> _What is needed_
Copy the records word for word, starting at the line that contains "How far away" and ending at the final line of the records.
--*--
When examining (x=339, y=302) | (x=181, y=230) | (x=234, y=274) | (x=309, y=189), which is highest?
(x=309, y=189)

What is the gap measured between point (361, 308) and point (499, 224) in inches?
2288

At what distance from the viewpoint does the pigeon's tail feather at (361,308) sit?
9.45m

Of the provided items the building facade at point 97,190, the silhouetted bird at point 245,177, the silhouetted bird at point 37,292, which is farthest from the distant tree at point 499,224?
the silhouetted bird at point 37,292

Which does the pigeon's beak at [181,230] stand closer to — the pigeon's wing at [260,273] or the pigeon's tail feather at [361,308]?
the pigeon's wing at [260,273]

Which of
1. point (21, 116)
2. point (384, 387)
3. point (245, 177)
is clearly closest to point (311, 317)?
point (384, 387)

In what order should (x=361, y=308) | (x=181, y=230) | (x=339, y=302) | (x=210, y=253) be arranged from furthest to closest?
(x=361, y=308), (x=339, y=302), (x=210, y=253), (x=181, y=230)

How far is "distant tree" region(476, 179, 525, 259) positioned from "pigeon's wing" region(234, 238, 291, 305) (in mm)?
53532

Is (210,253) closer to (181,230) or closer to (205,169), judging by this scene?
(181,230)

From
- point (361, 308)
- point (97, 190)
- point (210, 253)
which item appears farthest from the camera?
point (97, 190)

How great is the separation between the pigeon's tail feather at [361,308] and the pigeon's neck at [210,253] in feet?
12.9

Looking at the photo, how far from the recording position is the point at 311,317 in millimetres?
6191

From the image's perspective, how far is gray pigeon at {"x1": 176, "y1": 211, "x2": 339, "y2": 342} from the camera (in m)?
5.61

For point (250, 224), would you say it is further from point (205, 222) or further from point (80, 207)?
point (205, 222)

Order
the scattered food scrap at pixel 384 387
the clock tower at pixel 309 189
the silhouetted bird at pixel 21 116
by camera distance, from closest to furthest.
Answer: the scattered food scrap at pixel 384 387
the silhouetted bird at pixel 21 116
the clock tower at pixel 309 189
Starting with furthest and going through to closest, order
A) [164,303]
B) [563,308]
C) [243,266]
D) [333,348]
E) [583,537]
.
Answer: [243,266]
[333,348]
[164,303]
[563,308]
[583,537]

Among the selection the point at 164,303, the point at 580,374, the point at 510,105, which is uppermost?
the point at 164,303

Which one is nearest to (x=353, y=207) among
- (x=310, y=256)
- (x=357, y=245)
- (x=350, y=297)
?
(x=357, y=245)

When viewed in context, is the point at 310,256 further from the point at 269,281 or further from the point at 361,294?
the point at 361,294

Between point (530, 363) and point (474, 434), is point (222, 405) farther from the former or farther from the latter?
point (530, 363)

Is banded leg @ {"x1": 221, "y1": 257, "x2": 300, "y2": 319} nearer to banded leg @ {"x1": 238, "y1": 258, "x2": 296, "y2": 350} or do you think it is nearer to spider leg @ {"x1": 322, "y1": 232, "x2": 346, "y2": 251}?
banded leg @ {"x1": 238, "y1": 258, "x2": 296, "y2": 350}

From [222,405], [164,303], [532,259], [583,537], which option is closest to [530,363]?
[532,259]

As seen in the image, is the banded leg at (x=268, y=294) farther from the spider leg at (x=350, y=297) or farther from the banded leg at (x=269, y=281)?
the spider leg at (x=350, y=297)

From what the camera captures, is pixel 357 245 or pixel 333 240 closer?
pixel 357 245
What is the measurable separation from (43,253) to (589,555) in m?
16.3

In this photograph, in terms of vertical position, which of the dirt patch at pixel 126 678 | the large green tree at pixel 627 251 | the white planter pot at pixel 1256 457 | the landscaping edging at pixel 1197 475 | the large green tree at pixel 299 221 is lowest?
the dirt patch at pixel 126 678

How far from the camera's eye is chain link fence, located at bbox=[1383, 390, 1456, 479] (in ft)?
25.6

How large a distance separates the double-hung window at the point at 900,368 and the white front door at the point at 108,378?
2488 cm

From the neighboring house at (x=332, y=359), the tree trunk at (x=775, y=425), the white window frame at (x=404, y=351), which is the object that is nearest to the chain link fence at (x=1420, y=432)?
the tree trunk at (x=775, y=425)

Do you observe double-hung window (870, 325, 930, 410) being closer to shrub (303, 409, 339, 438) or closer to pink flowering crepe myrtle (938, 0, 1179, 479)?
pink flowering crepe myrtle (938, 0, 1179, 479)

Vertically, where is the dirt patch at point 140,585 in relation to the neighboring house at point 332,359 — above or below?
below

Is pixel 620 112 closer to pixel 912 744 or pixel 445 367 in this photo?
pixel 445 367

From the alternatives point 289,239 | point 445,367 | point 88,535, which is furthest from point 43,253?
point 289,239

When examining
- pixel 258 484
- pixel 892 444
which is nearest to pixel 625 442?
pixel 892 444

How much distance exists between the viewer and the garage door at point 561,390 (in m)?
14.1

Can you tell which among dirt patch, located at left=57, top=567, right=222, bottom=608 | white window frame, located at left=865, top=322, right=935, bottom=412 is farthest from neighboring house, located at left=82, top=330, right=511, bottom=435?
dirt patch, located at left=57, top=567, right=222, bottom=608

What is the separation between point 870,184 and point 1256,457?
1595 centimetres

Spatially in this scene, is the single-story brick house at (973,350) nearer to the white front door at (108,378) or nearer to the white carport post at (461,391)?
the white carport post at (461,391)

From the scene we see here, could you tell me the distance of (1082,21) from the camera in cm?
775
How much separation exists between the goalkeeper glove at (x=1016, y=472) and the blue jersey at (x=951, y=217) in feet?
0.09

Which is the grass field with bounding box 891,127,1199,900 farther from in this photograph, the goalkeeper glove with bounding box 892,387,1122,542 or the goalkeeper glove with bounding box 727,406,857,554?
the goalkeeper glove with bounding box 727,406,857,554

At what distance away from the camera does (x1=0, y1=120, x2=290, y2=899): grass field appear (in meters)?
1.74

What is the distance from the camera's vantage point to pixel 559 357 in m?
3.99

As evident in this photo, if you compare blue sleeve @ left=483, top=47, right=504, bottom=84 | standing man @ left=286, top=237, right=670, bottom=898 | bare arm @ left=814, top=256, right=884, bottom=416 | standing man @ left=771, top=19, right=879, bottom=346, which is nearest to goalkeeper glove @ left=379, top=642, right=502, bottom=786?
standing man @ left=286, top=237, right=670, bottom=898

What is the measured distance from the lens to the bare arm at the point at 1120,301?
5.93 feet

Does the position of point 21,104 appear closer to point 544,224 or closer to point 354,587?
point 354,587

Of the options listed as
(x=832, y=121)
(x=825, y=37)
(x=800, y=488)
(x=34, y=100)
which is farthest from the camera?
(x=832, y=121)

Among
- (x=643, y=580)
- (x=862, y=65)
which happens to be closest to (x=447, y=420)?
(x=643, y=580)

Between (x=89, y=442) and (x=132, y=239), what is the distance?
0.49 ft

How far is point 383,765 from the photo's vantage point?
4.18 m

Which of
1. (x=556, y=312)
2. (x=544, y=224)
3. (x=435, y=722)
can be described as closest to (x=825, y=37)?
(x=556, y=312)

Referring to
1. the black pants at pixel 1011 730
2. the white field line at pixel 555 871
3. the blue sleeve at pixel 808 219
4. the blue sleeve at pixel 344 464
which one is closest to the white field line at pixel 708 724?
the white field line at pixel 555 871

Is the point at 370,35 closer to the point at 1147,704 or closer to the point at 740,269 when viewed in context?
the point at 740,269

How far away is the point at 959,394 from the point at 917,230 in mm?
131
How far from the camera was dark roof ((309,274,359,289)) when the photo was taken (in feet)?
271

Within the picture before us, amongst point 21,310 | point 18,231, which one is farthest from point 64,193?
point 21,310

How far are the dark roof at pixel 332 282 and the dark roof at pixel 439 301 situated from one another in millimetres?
--*--
> _Output_
How far away is the point at 959,394 from the point at 917,230 in mm?
131
How far from the camera was dark roof ((309,274,359,289)) when the photo was taken (in feet)?
271

Within the picture before us, amongst point 21,310 | point 18,231, which one is farthest from point 64,193?
point 21,310

How far are the dark roof at pixel 332 282 and the dark roof at pixel 439 301 situated from one another in millimetres?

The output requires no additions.